CNN Will not sell part of its news service to anybody. As far as Mr. Schonfeld is concerned, it's all or nothing. "It would thwart our whole method of distribution and we have to be loyal to our cable customers [cable systems pay CNN 15 or 20 cents per subscriber head].

"An awful lot of subscription TV stations have called us and asked if we would sell them our service and allow them to wraparound their pay services in prime time. We've refused. We will wait for the cable support. We could make a deal tomorrow that would give us twice as many homes as the 2.5 million we have today just by giving it to STV but we are saying no to that because Ted Turner conceived this for cable and that's where it is going to succeed.

"As a matter of fact, I think we are enormously successful now . . . except for the number of subscribers we have."

It remains to be seen how long Ted Turner will be willing -- or able -- to support this kind of "success" at the cost of $2 or $3 million per month, despite the fact that he has insisted he will go two or three years if necessary , waiting for enough advertising support.

Mr. Schonfeld fears for the future of news on cable, however. "I am afraid that in 30 or 40 years cable will be too valuable a medium for us to be allowed to use it. Two-way cable means a more closed-in society. At a certain point it's going to be more profitable for a cable-system owner to sell each of his 100 or more channels to companies who will use them for enormous profits. Sears Roebuck, for instance, would probably buy four channels and allow you to shop by catalog."

What would Reese Schonfeld, president of Cable News Network, consider a CNN success story at the end of its first year?

"There are three things we need to improve. First, the quality of our weekend programming.I was totally wrong in thinking that weekend news on cable would not be of interest because people don't listen as much to all-news weekend radio. But I've now decided that people don't listen to all-news radio on weekends because that's when they're wathcing TV. And that's when we are going to have our greatest audience. So that's where we have to be at our best.

"The second thing I want to do is improve the quality of our writing. It's a problem for all of television, but especially for us.

"And the third thing I'd like to do is increase the editorial staff by one-quarter, maybe even more. I find everyone, and myself included, thinking about today. We just need some people to think ahead.

"If, at the end of the first year -- that's June 1, 1981, -- we had 5 to 6 million subscribers instead of the 3 million we estimate we will have by Oct. 1, that would enable us to spend more money and do all of those things."

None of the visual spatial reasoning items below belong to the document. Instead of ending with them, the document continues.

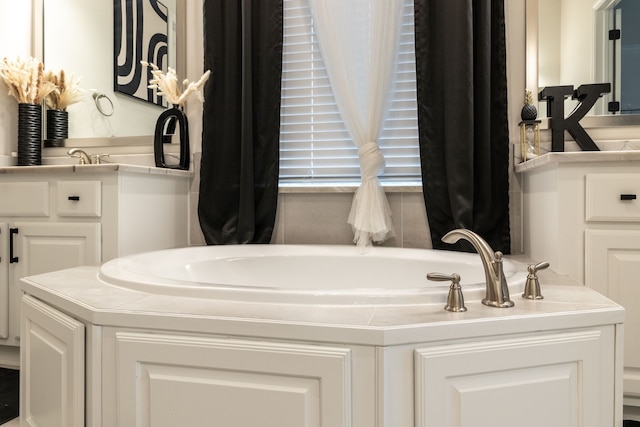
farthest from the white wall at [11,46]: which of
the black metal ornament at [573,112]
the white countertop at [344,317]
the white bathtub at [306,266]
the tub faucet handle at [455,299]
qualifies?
the black metal ornament at [573,112]

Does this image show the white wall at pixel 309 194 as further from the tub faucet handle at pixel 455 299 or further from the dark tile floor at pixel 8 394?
the tub faucet handle at pixel 455 299

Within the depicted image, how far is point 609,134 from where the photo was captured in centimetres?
193

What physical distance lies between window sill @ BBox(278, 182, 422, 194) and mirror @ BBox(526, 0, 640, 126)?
2.13 feet

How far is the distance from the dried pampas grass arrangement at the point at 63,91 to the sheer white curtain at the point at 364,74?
1336mm

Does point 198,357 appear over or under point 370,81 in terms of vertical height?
under

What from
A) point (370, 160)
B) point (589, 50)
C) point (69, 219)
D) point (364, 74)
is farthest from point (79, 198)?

Suddenly Mr. Schonfeld seems to sense that the is, perpahps, being too critical of his own staff. He adds:

"Even considering the quality of what we do now, we give the viewers some things they could never get from any network. I'm dissatisfied with the quality , but then, I'm congenitally dissatisfied. I guess perfection will just have to wait a while.

"But one thing we do right now, consciously, although it didn't start our that way, is try do do America as if it were a local story. That's why our 'look' tends to be somewhere between the 'network look' and the 'local look.'

"We are not trying to be Olympicans like the three networks, peering down on this planet as if we don't live here. We don't want to be judgmental, and I don't think we are. But maybe that's just because we've got to get on the air so fast we don't have the time."

However, futurists as well as opposition news organizations are already judging Cable News Network. They are trying to decide if those 300 hardy pioneers will prove to be the vanguard of a new 24-hour news movement in all forms of telecommunications -- over-the-air, cable, pay TV.

Or if CNN will turn out to have been a premature harbinger of news to come.